Transcribe the listing below word for word, line by line, and omit the picture markers from your copy.

(Extracted listing)
========

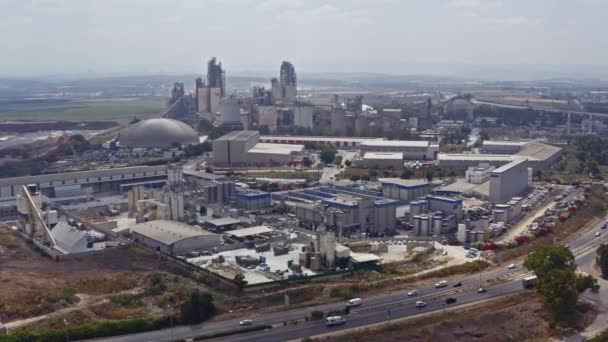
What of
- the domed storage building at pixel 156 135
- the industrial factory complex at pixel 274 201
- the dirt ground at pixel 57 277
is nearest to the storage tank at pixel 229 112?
the industrial factory complex at pixel 274 201

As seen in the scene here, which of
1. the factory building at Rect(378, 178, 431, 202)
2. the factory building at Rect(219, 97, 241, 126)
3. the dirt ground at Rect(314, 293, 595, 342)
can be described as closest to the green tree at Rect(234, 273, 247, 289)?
the dirt ground at Rect(314, 293, 595, 342)

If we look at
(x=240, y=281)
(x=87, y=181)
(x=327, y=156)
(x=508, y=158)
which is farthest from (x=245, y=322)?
(x=508, y=158)

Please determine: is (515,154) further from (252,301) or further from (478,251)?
(252,301)

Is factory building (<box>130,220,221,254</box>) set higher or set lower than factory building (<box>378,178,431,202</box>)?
lower

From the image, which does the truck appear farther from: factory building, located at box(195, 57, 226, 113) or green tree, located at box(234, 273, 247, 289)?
factory building, located at box(195, 57, 226, 113)

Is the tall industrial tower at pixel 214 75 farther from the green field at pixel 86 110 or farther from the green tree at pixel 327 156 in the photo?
the green tree at pixel 327 156
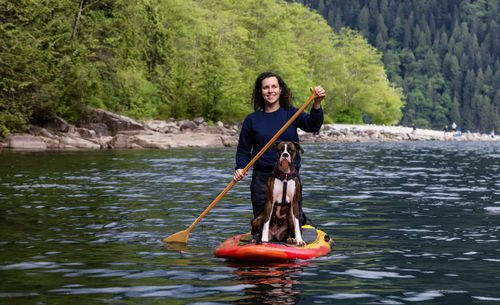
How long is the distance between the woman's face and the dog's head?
78cm

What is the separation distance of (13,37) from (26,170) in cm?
1163

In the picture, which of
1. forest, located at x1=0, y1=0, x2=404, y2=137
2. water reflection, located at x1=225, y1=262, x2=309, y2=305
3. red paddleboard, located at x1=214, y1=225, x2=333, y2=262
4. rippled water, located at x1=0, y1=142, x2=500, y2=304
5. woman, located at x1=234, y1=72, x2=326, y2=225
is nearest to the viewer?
water reflection, located at x1=225, y1=262, x2=309, y2=305

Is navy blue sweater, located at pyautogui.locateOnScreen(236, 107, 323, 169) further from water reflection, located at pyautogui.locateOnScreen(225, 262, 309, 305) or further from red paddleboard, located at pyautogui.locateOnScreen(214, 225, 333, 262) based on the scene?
water reflection, located at pyautogui.locateOnScreen(225, 262, 309, 305)

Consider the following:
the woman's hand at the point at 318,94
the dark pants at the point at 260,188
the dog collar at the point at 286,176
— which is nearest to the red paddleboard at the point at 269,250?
the dark pants at the point at 260,188

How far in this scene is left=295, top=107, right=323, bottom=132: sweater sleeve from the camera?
8.20 meters

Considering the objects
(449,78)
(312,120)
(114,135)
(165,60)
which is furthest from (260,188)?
(449,78)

========

• **RESULT OF THE EXERCISE**
What of
- the domed storage building at pixel 156 135
- the industrial factory complex at pixel 274 201
- the dirt ground at pixel 57 277
is nearest to the storage tank at pixel 229 112?
the industrial factory complex at pixel 274 201

As seen in the scene here, which of
1. the factory building at Rect(378, 178, 431, 202)
2. the factory building at Rect(219, 97, 241, 126)
3. the dirt ground at Rect(314, 293, 595, 342)
can be described as closest to the green tree at Rect(234, 273, 247, 289)?
the dirt ground at Rect(314, 293, 595, 342)

If we look at
(x=240, y=281)
(x=87, y=181)
(x=327, y=156)
(x=508, y=158)
which is farthest from (x=245, y=322)?
(x=508, y=158)

Please determine: is (515,154) further from (252,301) or further from (478,251)?
(252,301)

Is factory building (<box>130,220,221,254</box>) set higher or set lower than factory building (<box>378,178,431,202</box>)?
lower

From the image, which does the truck appear farther from: factory building, located at box(195, 57, 226, 113) or green tree, located at box(234, 273, 247, 289)?
factory building, located at box(195, 57, 226, 113)

Is the tall industrial tower at pixel 214 75 farther from the green field at pixel 86 110 or farther from the green tree at pixel 327 156 in the photo?
the green tree at pixel 327 156
How long is the distance between the woman's face and the dog's head?
78cm

What is the separation distance of (13,37) from (26,170) in cm?
1163

In the picture, which of
1. forest, located at x1=0, y1=0, x2=404, y2=137
2. water reflection, located at x1=225, y1=262, x2=309, y2=305
3. red paddleboard, located at x1=214, y1=225, x2=333, y2=262
4. rippled water, located at x1=0, y1=142, x2=500, y2=304
5. woman, located at x1=234, y1=72, x2=326, y2=225
is nearest to the viewer?
water reflection, located at x1=225, y1=262, x2=309, y2=305

Is navy blue sweater, located at pyautogui.locateOnScreen(236, 107, 323, 169) further from water reflection, located at pyautogui.locateOnScreen(225, 262, 309, 305) or further from red paddleboard, located at pyautogui.locateOnScreen(214, 225, 333, 262) based on the scene?
water reflection, located at pyautogui.locateOnScreen(225, 262, 309, 305)

Consider the following:
the woman's hand at the point at 318,94
the dark pants at the point at 260,188
the dog collar at the point at 286,176
— which is nearest to the red paddleboard at the point at 269,250?
the dark pants at the point at 260,188

How far in this scene is left=295, top=107, right=323, bottom=132: sweater sleeve from the camera?
8.20 meters

Considering the objects
(449,78)
(312,120)
(114,135)
(165,60)
which is furthest from (260,188)?
(449,78)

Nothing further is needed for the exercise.